飛行機の種類・滑走路の状態・機長のクラスなど要素は様々

飛行機の種類、離着陸するときの重さ、機長が操縦するか副操縦士が操縦するか、滑走路はぬれているかどうか、滑走路の長さはどうか、などによって、ひとつひとつ細かく風速の規定が定められています。

横風が15M~20Mくらいで影響がでます。
雨や雪の時はもっとシビアです。
MD-90などはかなり横風に弱く規定値が小さいです。

一概に何メートルと言いきれません。
風の方向
飛行機の種類
滑走路の状態
機長のクラス
等々、要素は様々です。

滑走路の向きも重要な要素となり空港によっても大きく異なる

以前の経験ですが、羽田で20m/sec.を超える風が吹いていましたが、B滑走路に降りるには向かい風だったので着陸できましたが、A/C滑走路は横風だったため、離陸はできませんでした。

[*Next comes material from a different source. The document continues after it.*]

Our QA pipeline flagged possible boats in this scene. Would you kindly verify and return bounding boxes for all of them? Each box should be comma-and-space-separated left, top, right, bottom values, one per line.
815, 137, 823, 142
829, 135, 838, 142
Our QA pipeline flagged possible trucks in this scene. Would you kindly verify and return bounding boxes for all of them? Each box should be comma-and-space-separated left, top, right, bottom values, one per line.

(B滑走路は海側にのみ離着陸可能)
羽田と成田、近いのですが、風の強弱が同じではありませんし、風向きも滑走路の向きもおなじではありません。ですから、成田で離着陸できて羽田はだめ、という状況は十分ありえます。

千歳の滑走路は北向きですから
北からの風でしたら少々強くても問題ありませんが、
東西に振った場合はダメですね。